El Ministerio Público Fiscal, representado por Fabiana León y el fiscal auxiliar Nicolás Codromaz, sostiene que los empresarios formaron parte de esta maniobra delictiva al obtener beneficios a través de sus acciones. Durante la instrucción del caso, que llevó adelante el fallecido juez Claudio Bonadio, se reveló que los involucrados pagaron coimas para conseguir favores relacionados con sus empresas, tales como adjudicaciones en licitaciones, otorgamientos de obras públicas y subsidios, así como el pago de facturas de manera irregular.

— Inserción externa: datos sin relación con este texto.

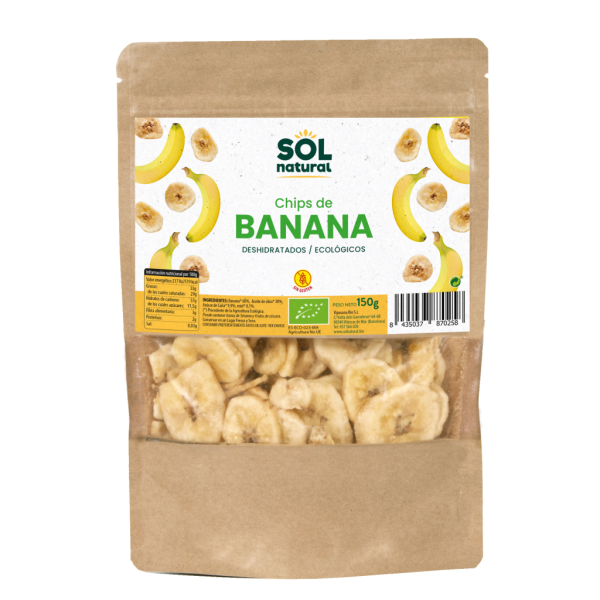 Chips de banana bio (125 gr) - Sol Natural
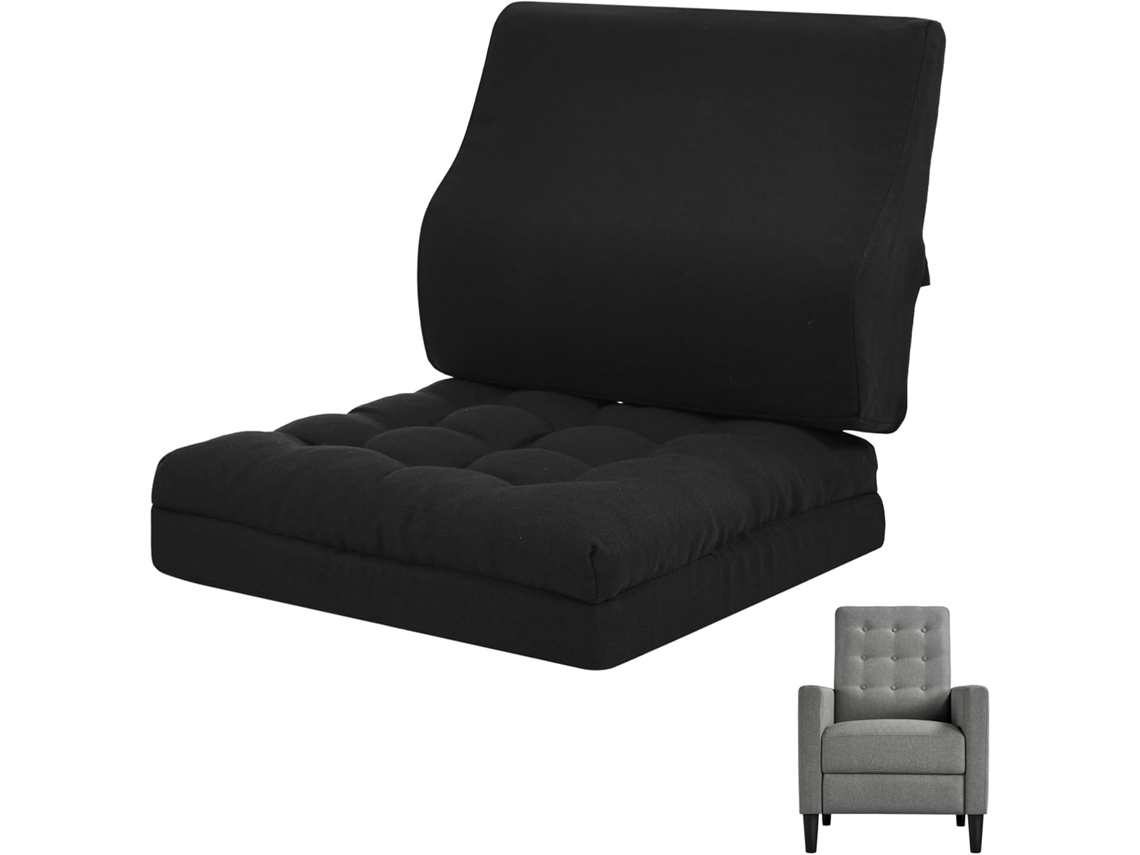 Assento com almofada de encosto, assento elevatório para idosos, dupla camada de espuma viscoelástica, Co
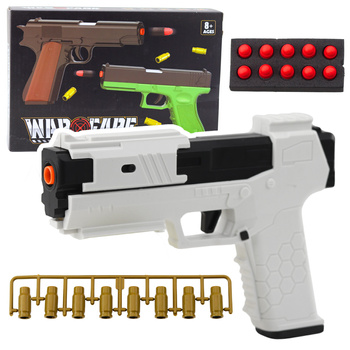Toy Gun Foam Cartridges Ammunition Shells White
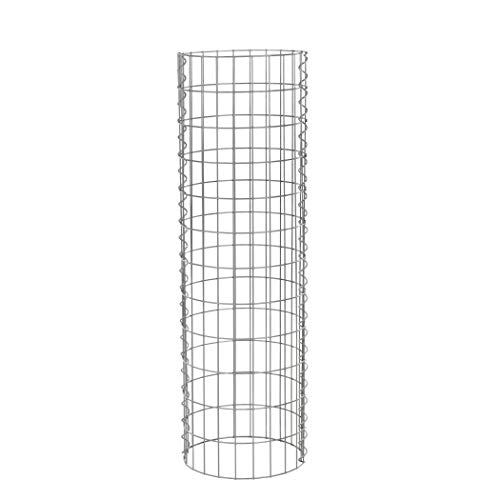 ESTEXO Gabione Gabionensäule Säule Rundsäule Steingabione Steinkorb Drahtkorb Baumschutzgitter...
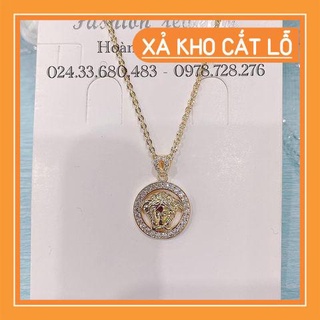 Dây chuyền bạc 925 xi vàng 18k mặt ver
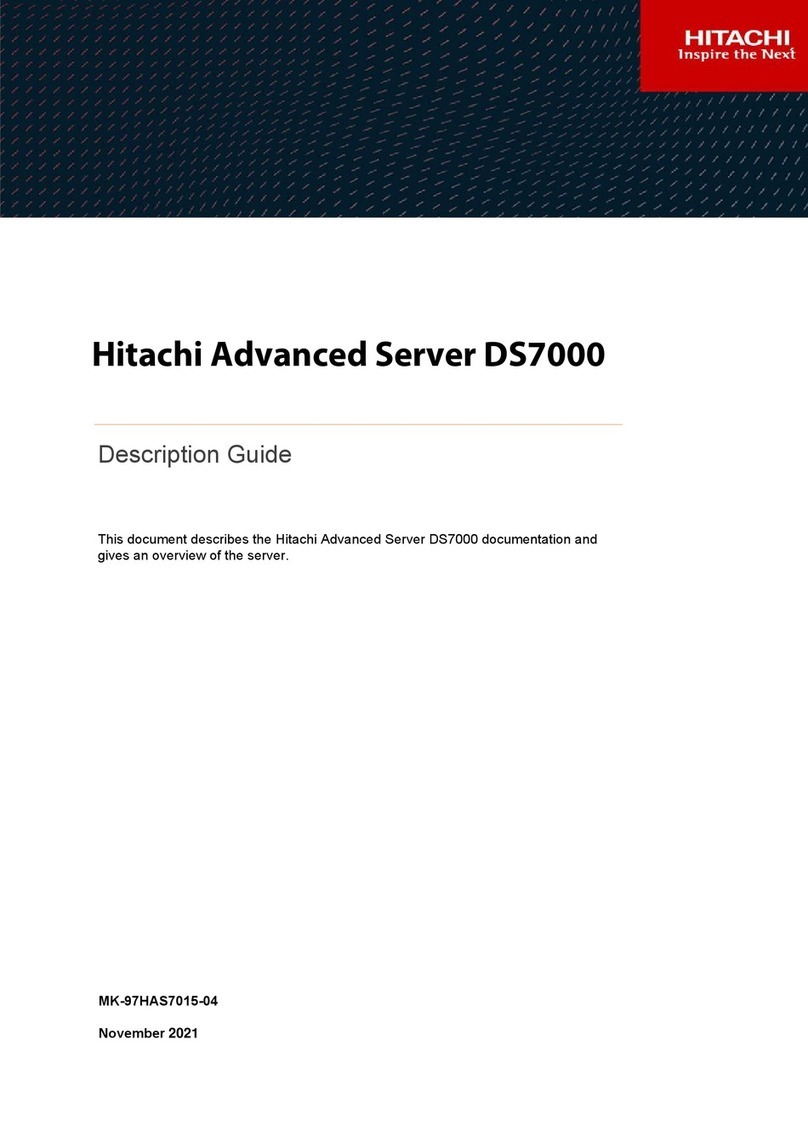 Hitachi DS7000 Series User manual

La expresión “los dos ganaban” se encuentra en la imputación y es un concepto que la fiscalía busca probar en el marco del juicio. A lo largo del desarrollo del mismo, las declaraciones de ex y actuales funcionarios de la Administración de Recursos de la Seguridad Social se centraron en las fiscalizaciones solicitadas por Bonadio sobre un amplio número de empresas.
La fiscalía interrogo a dos testigos responsables de la fiscalización de varias compañías, quienes coincidieron en que estas presentaban “movimientos de fondos sin justificación” y “extracción de sumas importantes de dinero por ventanilla”, lo que hizo que se perdiera la trazabilidad de los fondos.
En una reciente declaración, Ariel Trapani, contador que formó parte del equipo de la ex AFIP que trabajó con Bonadio, explicó que varios de los empresarios implicados en el caso Cuadernos se acogieron al blanqueo de capitales en 2016, destacando que en ese proceso no se requería justificar el origen de los bienes.
Trapani indicó que, generalmente, las empresas o individuos que solicitaban ingresar al blanqueo presentaban documentación que incluía bienes registrables o tenencia de dinero. En este contexto, la fiscalía presentó el caso de Aldo Roggio, quien declaró poseer varios bienes, incluyendo un auto, un departamento, títulos, acciones y una cuenta bancaria en una entidad financiera internacional.
Fuentes judiciales comentaron que las aclaraciones de los testigos revelan un “sistema de beneficios recíprocos”, con muchos empresarios acogiéndose al blanqueo, lo que sugiere la existencia de estructuras financieras preexistentes cuyo detalle es poco claro.
Esta información contrasta con las declaraciones de algunos empresarios, quienes alegan ser víctimas de extorsiones por parte de antiguos funcionarios de Planificación Federal, obligándolos a pagar sobornos para continuar con sus trabajos. Sin embargo, la acumulación de activos en dólares durante ese período, que luego fueron blanqueados, pone en entredicho esta defensa.
Como sostiene la acusación, el sistema de sobornos que se juzga en el presente debate existía y se mantenía porque beneficiaba tanto a funcionarios como a empresarios. En la acusación se menciona que en estos acuerdos corruptos, ambas partes lograban beneficios patrimoniales: los empresarios obtenían favores del Estado mientras que los funcionarios, a través de estos pagos, acumulaban riqueza y garantizaban la continuidad de la asociación ilícita en el tiempo.
Los gastos realizados por empresarios de diferentes sectores no fueron meras donaciones desconectadas de beneficios esperados, sino que formaban parte de un pacto corrupto entre privados y funcionarios para obtener ventajas patrimoniales mutuas.